In August 2000, four months after addressing a room full of neofascists in the suburbs of Washington, D.C., Kirk Lyons won election to the SCV's national executive council as an official of the "Army of Northern Virginia Department," one of SCV's three geographic divisions.

At the same time, John Weaver, a pastor whose defense of slavery as biblical had made headlines around the South, was appointed SCV "chaplain-in chief." Slaves, Weaver had written, "blessed the Lord for allowing them to be enslaved and sent to America."

Den of Lyons
Since that time, the radicalization of the SCV has continued. Last April, the organization held a joint rally with the CCC in Mississippi, where an eventually successful battle to retain a Confederate emblem as part of the state flag was being waged.

Late last year, Ron Casteel, the SCV's national chairman of public affairs, addressed the League of the South's annual convention.

"I think it would be accurate to say that the organization has been cross-pollinated by people who have membership in other groups," Outlaw, the moderate former commander of the Military Order of the Stars and Bars, told the Intelligence Report.

"And they don't seem to be able to draw the line between what these other groups want and what the SCV should be doing."

Finally, late last year, Kirk Lyons announced his candidacy for an even more important post in the SCV's national leadership — commander-in-chief of the Army of Northern Virginia Department.

Lyons' opponent in the race, Charles Hawks, says he had no plans to run for the position until he realized that Lyons might run unopposed. "I'm afraid that if he's elected," Hawks told The New York Times, "we will be considered racist because we elected him."

The result matters. The SCV doesn't just have a huge membership, an annual budget of $1 million and an endowment of $5 million. It also has at least a measure of respectability that is sorely lacking in other neo-Confederate groups.

Republican Senators Jesse Helms of North Carolina and Trent Lott of Mississippi are both long-time members. Lott was even featured in a 1991 SCV recruiting video — along with segregationist William McCain. The SCV has influence, and its future course could have a real impact on American politics.

Ed Sebesta, a long-time researcher of the neo-Confederate movement, sees the contest in the starkest terms. "There is a civil war going on within the SCV. And the Kirk Lyons candidacy is the latest manifestation of this civil war."

Edwin Deason, the SCV's current commander-in-chief, does not seem worried.

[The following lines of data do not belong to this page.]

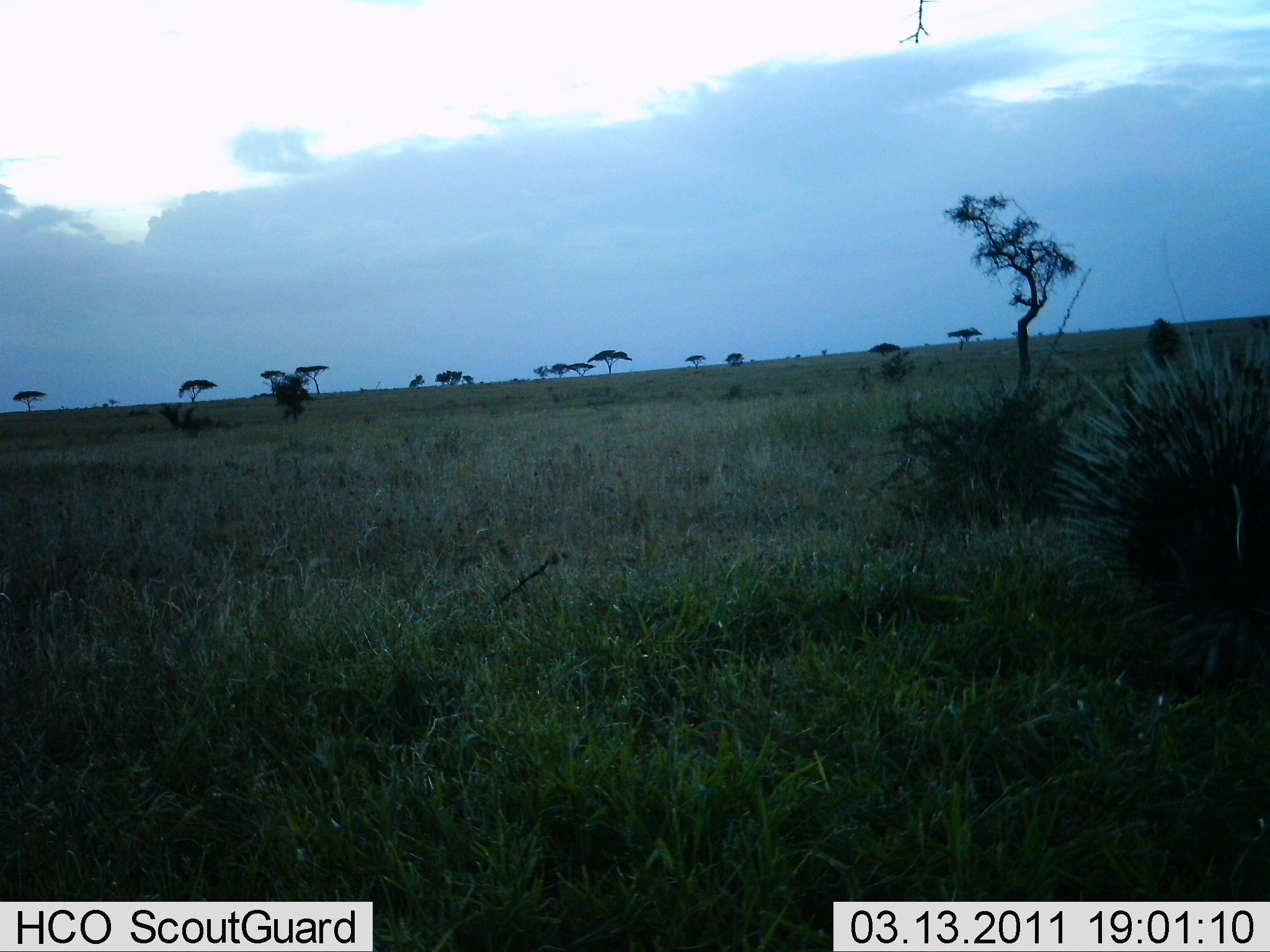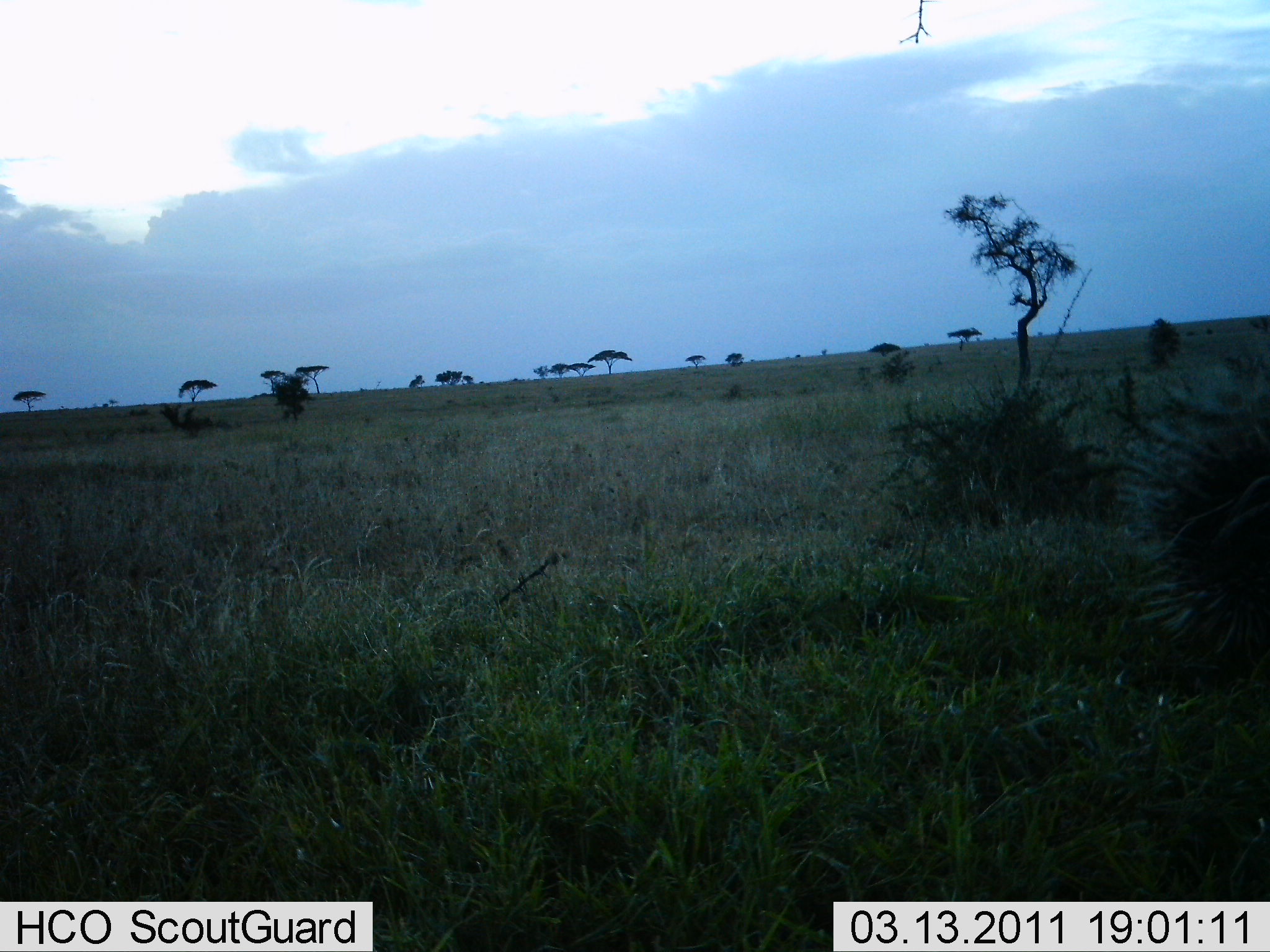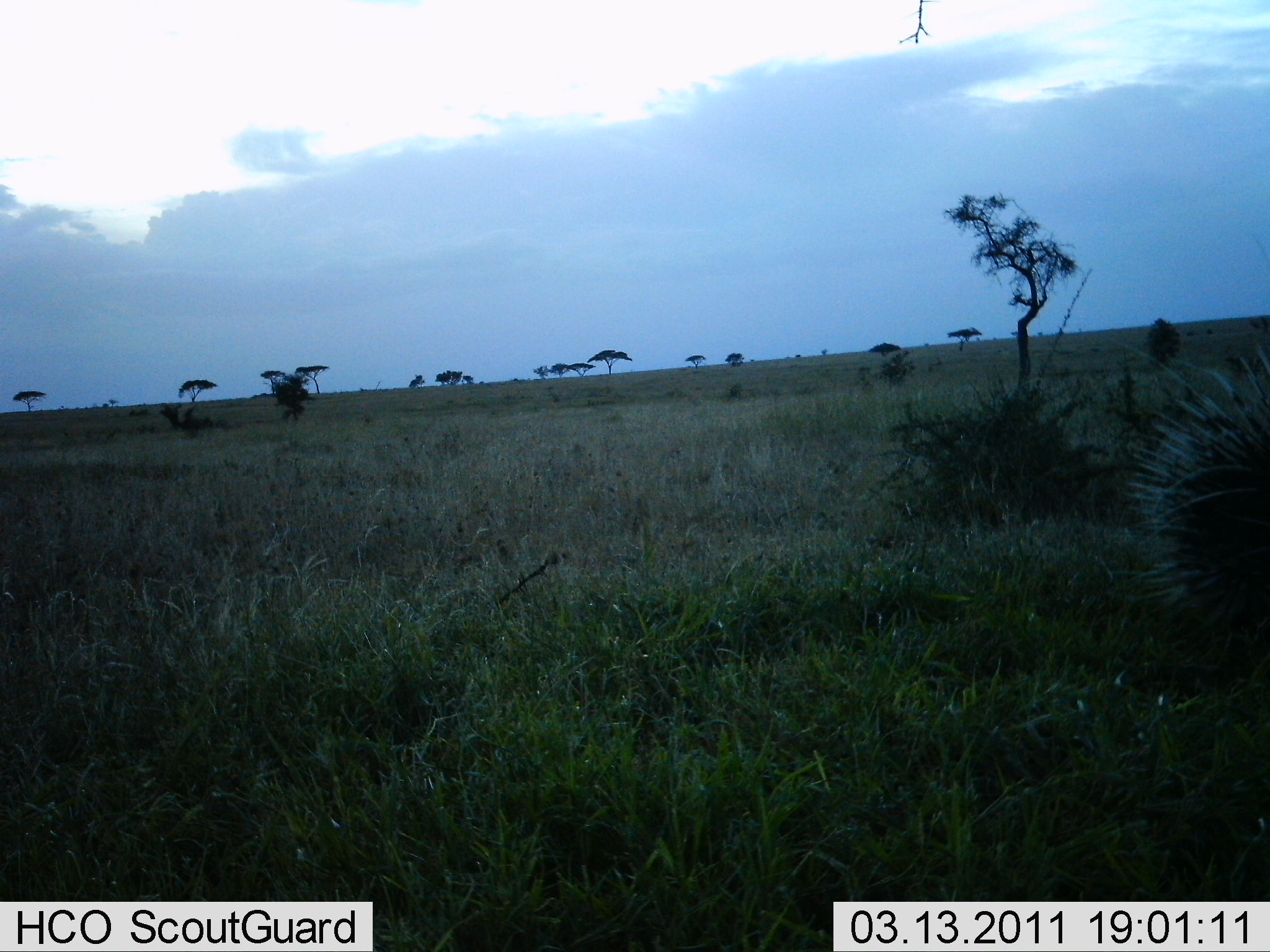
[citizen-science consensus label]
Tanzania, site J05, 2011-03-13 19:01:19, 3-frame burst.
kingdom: Animalia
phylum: Chordata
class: Mammalia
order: Rodentia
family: Hystricidae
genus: Hystrix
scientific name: Hystrix cristata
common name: crested porcupine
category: porcupine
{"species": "porcupine (crested porcupine) (Hystrix cristata)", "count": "1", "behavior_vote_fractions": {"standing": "9%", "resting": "0%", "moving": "91%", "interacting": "0%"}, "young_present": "0%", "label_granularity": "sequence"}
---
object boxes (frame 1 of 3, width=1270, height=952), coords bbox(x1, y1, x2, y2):
animal: bbox(1044, 331, 1270, 689)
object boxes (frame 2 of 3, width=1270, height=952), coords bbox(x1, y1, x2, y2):
animal: bbox(1114, 346, 1269, 689)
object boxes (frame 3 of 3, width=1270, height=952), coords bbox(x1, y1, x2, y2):
animal: bbox(1119, 345, 1270, 674)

He says that he intends to keep an eye on Lyons, but adds that Lyons has been "a perfect gentleman" in his two years on the executive council.

Asked about the SCV members who have joined the CCC, Deason told the Report that there is "not a lot of difference between the Council of Conservative Citizens and the Republican Party."

On the day he spoke, the national CCC's main website was decrying "negroes, queers and other retrograde species of humanity."

Former Commander-in-Chief Dasinger laments the changes in the SCV, saying that if Lyons wins in the election next August in Memphis, his own sons may have to abandon the group for which he has labored so long.

"I love the organization," Dasinger told the Report. "But when you cozy up to folks and they cozy up to you, you've got to fish or cut bait."